¿Podrían convertirse en una praxeología que inspire y permita a sus habitantes verse a sí mismos no como simples espectadores de la historia, sino como actores en su propia tierra?
Imaginemos, aunque sea por un instante, que las ciencias sociales en la región de Coquimbo y Atacama no fueran una disciplina como la entendemos convencionalmente, sino un lenguaje cotidiano y vivencial. No serían teorías que se escriben en oficinas, sino herramientas que brotan de las calles, las casas y los encuentros en las plazas. En lugar de llenar bibliotecas, serían saberes que se despliegan en el día a día, en las conversaciones vecinales, en las jornadas de pesca o en las prácticas culturales. Un conocimiento hecho de historias, de experiencias compartidas, de un saber colectivo que, como las olas, va y viene, dejando marcas y enseñanzas.

Datos proporcionados:
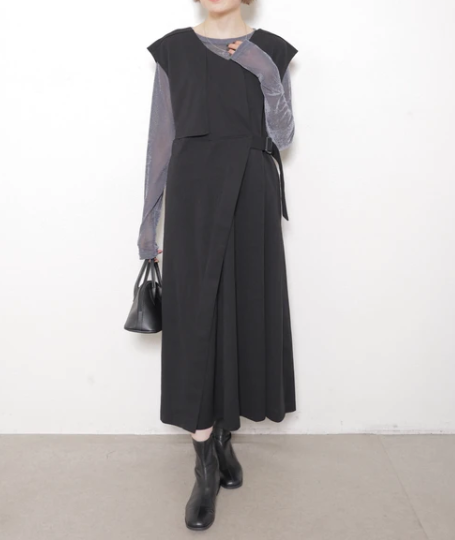 トレンチ風ジャンバースカート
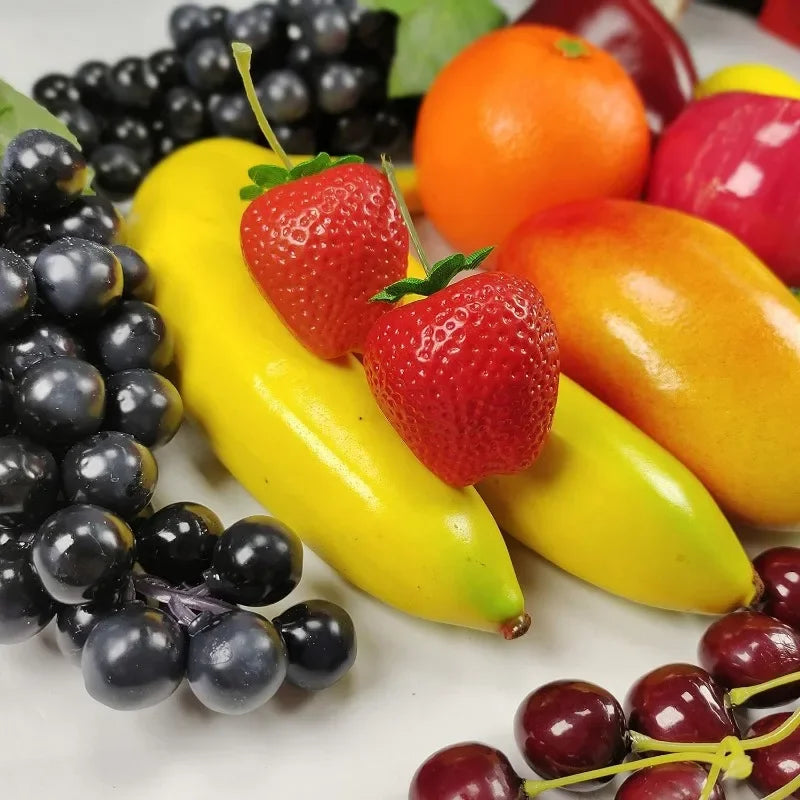 Set of Fake Fruits for Home Decoration, Fruit Model for Party Decoration, Fruit, Strawberry, Mango, Bananas, 20 Pieces/Set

Trabajo por hacer:
Según el fragmento citado, ¿de dónde brotarían las herramientas de las ciencias sociales en la región de Coquimbo y Atacama? No hace falta usar los datos.

Solución:
De las calles, las casas y los encuentros en las plazas.